What this task involves:
Reproduce word for word the passage of the R data frame tutorial below, starting at the words "This example demonstrates" and stopping after "of your data.".

Supplied text:
[start]
Acessing the books Data Frame

Data frames are essentially just spread sheet tables. Our books data frame looks like this:

title author year
1984 Orwell 1949
Pride and Prejudice Austen 1813
The Great Gatsby Fitzgerald 1925
  • books$title would give: 1984, Pride and Prejudice, The Great Gatsby
  • books[2, ] would give: Pride and Prejudice, Austen, 1813
  • books[1, 2] would give: Orwell
# Get a specific column
books$title
[1] "1984"                "Pride and Prejudice" "The Great Gatsby"   
# Get a specific row
books[2, ]
                title author year
2 Pride and Prejudice Austen 1813
# Get a specific cell
books[1, 2]
[1] "Orwell"
# Get a specific cell using row number and column name
books[2, "title"] # Get the second title
[1] "Pride and Prejudice"
# Get the record based on a specific value
books[books$author == "Austen", ] # Get all records by Austen
                title author year
2 Pride and Prejudice Austen 1813
Understanding Nested Functions

The line books[books$author == "Austen", ] might look complex, but let’s break it down:

  1. books$author: This part gets the author column from our books data frame.
  2. books$author == "Austen": This compares each author name to “Austen”.
  • It creates a list of TRUE/FALSE values (TRUE where the author is Austen, FALSE otherwise).
  • For example, if we had 3 books and only the second was by Austen, this would give: [FALSE, TRUE, FALSE]
  1. books[...]: This is like asking R to look inside the books data frame.
  2. books[books$author == "Austen", ]: This combines steps 2 and 3.
  • It tells R: “From the books data frame, give me all rows where the author is Austen”.
  • The comma at the end means “give me all columns for these rows”.

Think of it like a librarian (R) searching through a catalog (the data frame):

  • You ask: “Can you find all books by Austen?”
  • The librarian checks each book’s author (TRUE/FALSE for Austen).
  • Then returns all information about the books that matched.
Filtering Data Based on Conditions

This example demonstrates a powerful technique called “filtering”:

  1. Creating a condition: books$author == "Austen" creates a logical vector (TRUE/FALSE) for each row where the author is Austen.
  2. Using the condition: We use this vector inside the square brackets [ ] to select only those rows that meet our condition.
  3. Selecting columns: The comma after the condition (books [condition, ]) means “select all columns for these rows”.

This method allows you to extract specific records based on any condition you specify. For example:

  • Find all books published after 1900: books[books$year > 1900, ]
  • Find all books with “War” in the title: books[grepl(“War”, books$title), ]

Filtering is a crucial skill in data manipulation and analysis, allowing you to focus on specific subsets of your data.

2.2 Learning Check 🏁

2.3 Hands-On Coding 💻

Let’s apply our data frame skills to a new context: famous paintings. We’ll create a data frame of artworks and practice accessing its data in various ways.
[end]
Supplied data:
[start]
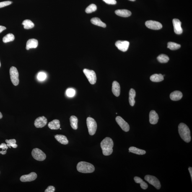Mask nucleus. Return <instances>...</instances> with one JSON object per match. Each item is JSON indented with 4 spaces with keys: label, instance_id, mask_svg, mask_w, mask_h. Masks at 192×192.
<instances>
[{
    "label": "nucleus",
    "instance_id": "obj_2",
    "mask_svg": "<svg viewBox=\"0 0 192 192\" xmlns=\"http://www.w3.org/2000/svg\"><path fill=\"white\" fill-rule=\"evenodd\" d=\"M179 134L182 139L186 143H189L191 140V133L187 125L183 123H180L178 126Z\"/></svg>",
    "mask_w": 192,
    "mask_h": 192
},
{
    "label": "nucleus",
    "instance_id": "obj_18",
    "mask_svg": "<svg viewBox=\"0 0 192 192\" xmlns=\"http://www.w3.org/2000/svg\"><path fill=\"white\" fill-rule=\"evenodd\" d=\"M115 14L120 17H128L131 15V12L128 10L118 9L115 11Z\"/></svg>",
    "mask_w": 192,
    "mask_h": 192
},
{
    "label": "nucleus",
    "instance_id": "obj_35",
    "mask_svg": "<svg viewBox=\"0 0 192 192\" xmlns=\"http://www.w3.org/2000/svg\"><path fill=\"white\" fill-rule=\"evenodd\" d=\"M67 95L69 97H74L75 94V91L74 89L71 88L68 89L66 91Z\"/></svg>",
    "mask_w": 192,
    "mask_h": 192
},
{
    "label": "nucleus",
    "instance_id": "obj_16",
    "mask_svg": "<svg viewBox=\"0 0 192 192\" xmlns=\"http://www.w3.org/2000/svg\"><path fill=\"white\" fill-rule=\"evenodd\" d=\"M38 45V41L35 39H30L27 41L26 45V49L29 50L31 48H36Z\"/></svg>",
    "mask_w": 192,
    "mask_h": 192
},
{
    "label": "nucleus",
    "instance_id": "obj_28",
    "mask_svg": "<svg viewBox=\"0 0 192 192\" xmlns=\"http://www.w3.org/2000/svg\"><path fill=\"white\" fill-rule=\"evenodd\" d=\"M24 25V28L25 29H29L33 28L34 27V23L30 20H25L22 23Z\"/></svg>",
    "mask_w": 192,
    "mask_h": 192
},
{
    "label": "nucleus",
    "instance_id": "obj_30",
    "mask_svg": "<svg viewBox=\"0 0 192 192\" xmlns=\"http://www.w3.org/2000/svg\"><path fill=\"white\" fill-rule=\"evenodd\" d=\"M181 47V45L173 42H170L167 43V48L172 50L179 49Z\"/></svg>",
    "mask_w": 192,
    "mask_h": 192
},
{
    "label": "nucleus",
    "instance_id": "obj_33",
    "mask_svg": "<svg viewBox=\"0 0 192 192\" xmlns=\"http://www.w3.org/2000/svg\"><path fill=\"white\" fill-rule=\"evenodd\" d=\"M97 10V6L95 4H92L88 6L85 9V12L87 13H91L94 12Z\"/></svg>",
    "mask_w": 192,
    "mask_h": 192
},
{
    "label": "nucleus",
    "instance_id": "obj_22",
    "mask_svg": "<svg viewBox=\"0 0 192 192\" xmlns=\"http://www.w3.org/2000/svg\"><path fill=\"white\" fill-rule=\"evenodd\" d=\"M55 138L58 142L61 144L66 145L68 144V141L66 136L61 135H57L55 136Z\"/></svg>",
    "mask_w": 192,
    "mask_h": 192
},
{
    "label": "nucleus",
    "instance_id": "obj_36",
    "mask_svg": "<svg viewBox=\"0 0 192 192\" xmlns=\"http://www.w3.org/2000/svg\"><path fill=\"white\" fill-rule=\"evenodd\" d=\"M46 78V75L45 73L43 72H40L39 73V74L37 76V78H38L39 80L41 81H43Z\"/></svg>",
    "mask_w": 192,
    "mask_h": 192
},
{
    "label": "nucleus",
    "instance_id": "obj_11",
    "mask_svg": "<svg viewBox=\"0 0 192 192\" xmlns=\"http://www.w3.org/2000/svg\"><path fill=\"white\" fill-rule=\"evenodd\" d=\"M116 121L123 131L128 132L130 130V126L128 123L125 121L121 117H116Z\"/></svg>",
    "mask_w": 192,
    "mask_h": 192
},
{
    "label": "nucleus",
    "instance_id": "obj_8",
    "mask_svg": "<svg viewBox=\"0 0 192 192\" xmlns=\"http://www.w3.org/2000/svg\"><path fill=\"white\" fill-rule=\"evenodd\" d=\"M145 180L146 181L153 186L157 189H160L161 184L158 179L153 176L146 175L144 177Z\"/></svg>",
    "mask_w": 192,
    "mask_h": 192
},
{
    "label": "nucleus",
    "instance_id": "obj_7",
    "mask_svg": "<svg viewBox=\"0 0 192 192\" xmlns=\"http://www.w3.org/2000/svg\"><path fill=\"white\" fill-rule=\"evenodd\" d=\"M83 71L91 84H94L97 81V76L95 71L87 69H84Z\"/></svg>",
    "mask_w": 192,
    "mask_h": 192
},
{
    "label": "nucleus",
    "instance_id": "obj_40",
    "mask_svg": "<svg viewBox=\"0 0 192 192\" xmlns=\"http://www.w3.org/2000/svg\"><path fill=\"white\" fill-rule=\"evenodd\" d=\"M6 27H4V26L0 25V33L2 32L3 31L6 30Z\"/></svg>",
    "mask_w": 192,
    "mask_h": 192
},
{
    "label": "nucleus",
    "instance_id": "obj_25",
    "mask_svg": "<svg viewBox=\"0 0 192 192\" xmlns=\"http://www.w3.org/2000/svg\"><path fill=\"white\" fill-rule=\"evenodd\" d=\"M134 179L135 182L136 183H139L140 184V186L143 189L146 190L147 189L148 187L147 184L145 183V182L143 181V180L139 178V177H135L134 178Z\"/></svg>",
    "mask_w": 192,
    "mask_h": 192
},
{
    "label": "nucleus",
    "instance_id": "obj_10",
    "mask_svg": "<svg viewBox=\"0 0 192 192\" xmlns=\"http://www.w3.org/2000/svg\"><path fill=\"white\" fill-rule=\"evenodd\" d=\"M130 43L126 41L118 40L115 43V46L118 50L123 52H126L129 48Z\"/></svg>",
    "mask_w": 192,
    "mask_h": 192
},
{
    "label": "nucleus",
    "instance_id": "obj_24",
    "mask_svg": "<svg viewBox=\"0 0 192 192\" xmlns=\"http://www.w3.org/2000/svg\"><path fill=\"white\" fill-rule=\"evenodd\" d=\"M164 76L162 74H155L152 75L150 77V80L153 82H159L163 81Z\"/></svg>",
    "mask_w": 192,
    "mask_h": 192
},
{
    "label": "nucleus",
    "instance_id": "obj_19",
    "mask_svg": "<svg viewBox=\"0 0 192 192\" xmlns=\"http://www.w3.org/2000/svg\"><path fill=\"white\" fill-rule=\"evenodd\" d=\"M170 98L173 101H178L183 97V94L180 91H175L172 92L170 95Z\"/></svg>",
    "mask_w": 192,
    "mask_h": 192
},
{
    "label": "nucleus",
    "instance_id": "obj_9",
    "mask_svg": "<svg viewBox=\"0 0 192 192\" xmlns=\"http://www.w3.org/2000/svg\"><path fill=\"white\" fill-rule=\"evenodd\" d=\"M148 28L154 30H158L162 28V24L160 22L153 20H149L145 23Z\"/></svg>",
    "mask_w": 192,
    "mask_h": 192
},
{
    "label": "nucleus",
    "instance_id": "obj_26",
    "mask_svg": "<svg viewBox=\"0 0 192 192\" xmlns=\"http://www.w3.org/2000/svg\"><path fill=\"white\" fill-rule=\"evenodd\" d=\"M129 151L133 153L138 154V155H144L146 153L145 151L141 149L134 147H131L129 148Z\"/></svg>",
    "mask_w": 192,
    "mask_h": 192
},
{
    "label": "nucleus",
    "instance_id": "obj_6",
    "mask_svg": "<svg viewBox=\"0 0 192 192\" xmlns=\"http://www.w3.org/2000/svg\"><path fill=\"white\" fill-rule=\"evenodd\" d=\"M32 154L34 158L37 160L43 161L46 158V156L45 153L41 150L37 148H35L32 150Z\"/></svg>",
    "mask_w": 192,
    "mask_h": 192
},
{
    "label": "nucleus",
    "instance_id": "obj_44",
    "mask_svg": "<svg viewBox=\"0 0 192 192\" xmlns=\"http://www.w3.org/2000/svg\"><path fill=\"white\" fill-rule=\"evenodd\" d=\"M1 62H0V67H1Z\"/></svg>",
    "mask_w": 192,
    "mask_h": 192
},
{
    "label": "nucleus",
    "instance_id": "obj_15",
    "mask_svg": "<svg viewBox=\"0 0 192 192\" xmlns=\"http://www.w3.org/2000/svg\"><path fill=\"white\" fill-rule=\"evenodd\" d=\"M149 122L151 124H157L158 122L159 116L154 110L151 111L149 115Z\"/></svg>",
    "mask_w": 192,
    "mask_h": 192
},
{
    "label": "nucleus",
    "instance_id": "obj_1",
    "mask_svg": "<svg viewBox=\"0 0 192 192\" xmlns=\"http://www.w3.org/2000/svg\"><path fill=\"white\" fill-rule=\"evenodd\" d=\"M100 146L102 150V153L104 155L109 156L113 153L114 142L111 138L106 137L101 142Z\"/></svg>",
    "mask_w": 192,
    "mask_h": 192
},
{
    "label": "nucleus",
    "instance_id": "obj_42",
    "mask_svg": "<svg viewBox=\"0 0 192 192\" xmlns=\"http://www.w3.org/2000/svg\"><path fill=\"white\" fill-rule=\"evenodd\" d=\"M3 118V115L1 112H0V119Z\"/></svg>",
    "mask_w": 192,
    "mask_h": 192
},
{
    "label": "nucleus",
    "instance_id": "obj_23",
    "mask_svg": "<svg viewBox=\"0 0 192 192\" xmlns=\"http://www.w3.org/2000/svg\"><path fill=\"white\" fill-rule=\"evenodd\" d=\"M91 22L94 25L103 27H106V24L105 23L102 22L99 18L95 17L92 18L91 20Z\"/></svg>",
    "mask_w": 192,
    "mask_h": 192
},
{
    "label": "nucleus",
    "instance_id": "obj_27",
    "mask_svg": "<svg viewBox=\"0 0 192 192\" xmlns=\"http://www.w3.org/2000/svg\"><path fill=\"white\" fill-rule=\"evenodd\" d=\"M70 122L73 129L75 130L77 129L78 119L77 117L75 116H71L70 118Z\"/></svg>",
    "mask_w": 192,
    "mask_h": 192
},
{
    "label": "nucleus",
    "instance_id": "obj_39",
    "mask_svg": "<svg viewBox=\"0 0 192 192\" xmlns=\"http://www.w3.org/2000/svg\"><path fill=\"white\" fill-rule=\"evenodd\" d=\"M55 190V188L53 186H50L48 187L46 190H45V192H54Z\"/></svg>",
    "mask_w": 192,
    "mask_h": 192
},
{
    "label": "nucleus",
    "instance_id": "obj_43",
    "mask_svg": "<svg viewBox=\"0 0 192 192\" xmlns=\"http://www.w3.org/2000/svg\"><path fill=\"white\" fill-rule=\"evenodd\" d=\"M129 1H135L136 0H129Z\"/></svg>",
    "mask_w": 192,
    "mask_h": 192
},
{
    "label": "nucleus",
    "instance_id": "obj_37",
    "mask_svg": "<svg viewBox=\"0 0 192 192\" xmlns=\"http://www.w3.org/2000/svg\"><path fill=\"white\" fill-rule=\"evenodd\" d=\"M12 1H4L0 2V8L9 6L12 4Z\"/></svg>",
    "mask_w": 192,
    "mask_h": 192
},
{
    "label": "nucleus",
    "instance_id": "obj_4",
    "mask_svg": "<svg viewBox=\"0 0 192 192\" xmlns=\"http://www.w3.org/2000/svg\"><path fill=\"white\" fill-rule=\"evenodd\" d=\"M87 126L89 135L92 136L95 134L97 129V123L95 120L91 117H88L87 119Z\"/></svg>",
    "mask_w": 192,
    "mask_h": 192
},
{
    "label": "nucleus",
    "instance_id": "obj_29",
    "mask_svg": "<svg viewBox=\"0 0 192 192\" xmlns=\"http://www.w3.org/2000/svg\"><path fill=\"white\" fill-rule=\"evenodd\" d=\"M157 59L159 62L166 63L168 62L170 60V58L166 55L161 54L157 57Z\"/></svg>",
    "mask_w": 192,
    "mask_h": 192
},
{
    "label": "nucleus",
    "instance_id": "obj_14",
    "mask_svg": "<svg viewBox=\"0 0 192 192\" xmlns=\"http://www.w3.org/2000/svg\"><path fill=\"white\" fill-rule=\"evenodd\" d=\"M37 178V174L35 172H32L29 174L22 176L20 177V180L22 182H30L35 180Z\"/></svg>",
    "mask_w": 192,
    "mask_h": 192
},
{
    "label": "nucleus",
    "instance_id": "obj_41",
    "mask_svg": "<svg viewBox=\"0 0 192 192\" xmlns=\"http://www.w3.org/2000/svg\"><path fill=\"white\" fill-rule=\"evenodd\" d=\"M188 170L190 172V175H191V179H192V167H190L188 169Z\"/></svg>",
    "mask_w": 192,
    "mask_h": 192
},
{
    "label": "nucleus",
    "instance_id": "obj_34",
    "mask_svg": "<svg viewBox=\"0 0 192 192\" xmlns=\"http://www.w3.org/2000/svg\"><path fill=\"white\" fill-rule=\"evenodd\" d=\"M0 149H2V151H0V154H1L3 155H4L6 154L8 147L6 144L5 143H2L0 145Z\"/></svg>",
    "mask_w": 192,
    "mask_h": 192
},
{
    "label": "nucleus",
    "instance_id": "obj_21",
    "mask_svg": "<svg viewBox=\"0 0 192 192\" xmlns=\"http://www.w3.org/2000/svg\"><path fill=\"white\" fill-rule=\"evenodd\" d=\"M136 94V92L134 89L132 88L130 89L129 93V102L131 106H133L135 103V97Z\"/></svg>",
    "mask_w": 192,
    "mask_h": 192
},
{
    "label": "nucleus",
    "instance_id": "obj_32",
    "mask_svg": "<svg viewBox=\"0 0 192 192\" xmlns=\"http://www.w3.org/2000/svg\"><path fill=\"white\" fill-rule=\"evenodd\" d=\"M6 142L7 144L6 145L10 149L11 147L16 148L18 147L17 144H16V141L15 139H6Z\"/></svg>",
    "mask_w": 192,
    "mask_h": 192
},
{
    "label": "nucleus",
    "instance_id": "obj_12",
    "mask_svg": "<svg viewBox=\"0 0 192 192\" xmlns=\"http://www.w3.org/2000/svg\"><path fill=\"white\" fill-rule=\"evenodd\" d=\"M47 123L48 121L46 118L43 116L39 117L35 120L34 125L37 128H43L47 125Z\"/></svg>",
    "mask_w": 192,
    "mask_h": 192
},
{
    "label": "nucleus",
    "instance_id": "obj_5",
    "mask_svg": "<svg viewBox=\"0 0 192 192\" xmlns=\"http://www.w3.org/2000/svg\"><path fill=\"white\" fill-rule=\"evenodd\" d=\"M9 72L11 82L14 85L17 86L19 84V74L17 68L14 66L11 67Z\"/></svg>",
    "mask_w": 192,
    "mask_h": 192
},
{
    "label": "nucleus",
    "instance_id": "obj_38",
    "mask_svg": "<svg viewBox=\"0 0 192 192\" xmlns=\"http://www.w3.org/2000/svg\"><path fill=\"white\" fill-rule=\"evenodd\" d=\"M102 1L108 4L115 5L117 3L116 0H102Z\"/></svg>",
    "mask_w": 192,
    "mask_h": 192
},
{
    "label": "nucleus",
    "instance_id": "obj_13",
    "mask_svg": "<svg viewBox=\"0 0 192 192\" xmlns=\"http://www.w3.org/2000/svg\"><path fill=\"white\" fill-rule=\"evenodd\" d=\"M174 26V31L178 35L183 33V30L181 27V22L179 20L177 19H174L172 20Z\"/></svg>",
    "mask_w": 192,
    "mask_h": 192
},
{
    "label": "nucleus",
    "instance_id": "obj_3",
    "mask_svg": "<svg viewBox=\"0 0 192 192\" xmlns=\"http://www.w3.org/2000/svg\"><path fill=\"white\" fill-rule=\"evenodd\" d=\"M76 168L78 171L83 173H92L95 170V167L92 164L85 162L78 163Z\"/></svg>",
    "mask_w": 192,
    "mask_h": 192
},
{
    "label": "nucleus",
    "instance_id": "obj_17",
    "mask_svg": "<svg viewBox=\"0 0 192 192\" xmlns=\"http://www.w3.org/2000/svg\"><path fill=\"white\" fill-rule=\"evenodd\" d=\"M112 91L113 93L117 97H118L120 94V87L119 83L114 81L113 83Z\"/></svg>",
    "mask_w": 192,
    "mask_h": 192
},
{
    "label": "nucleus",
    "instance_id": "obj_31",
    "mask_svg": "<svg viewBox=\"0 0 192 192\" xmlns=\"http://www.w3.org/2000/svg\"><path fill=\"white\" fill-rule=\"evenodd\" d=\"M15 37L12 34H8L3 37V41L4 43H7L8 42L12 41H14Z\"/></svg>",
    "mask_w": 192,
    "mask_h": 192
},
{
    "label": "nucleus",
    "instance_id": "obj_20",
    "mask_svg": "<svg viewBox=\"0 0 192 192\" xmlns=\"http://www.w3.org/2000/svg\"><path fill=\"white\" fill-rule=\"evenodd\" d=\"M48 127L51 130H58L60 128L59 120L55 119L50 122L48 125Z\"/></svg>",
    "mask_w": 192,
    "mask_h": 192
}]
</instances>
[end]
Solution:
This example demonstrates a powerful technique called “filtering”:

  1. Creating a condition: books$author == "Austen" creates a logical vector (TRUE/FALSE) for each row where the author is Austen.
  2. Using the condition: We use this vector inside the square brackets [ ] to select only those rows that meet our condition.
  3. Selecting columns: The comma after the condition (books [condition, ]) means “select all columns for these rows”.

This method allows you to extract specific records based on any condition you specify. For example:

  • Find all books published after 1900: books[books$year > 1900, ]
  • Find all books with “War” in the title: books[grepl(“War”, books$title), ]

Filtering is a crucial skill in data manipulation and analysis, allowing you to focus on specific subsets of your data.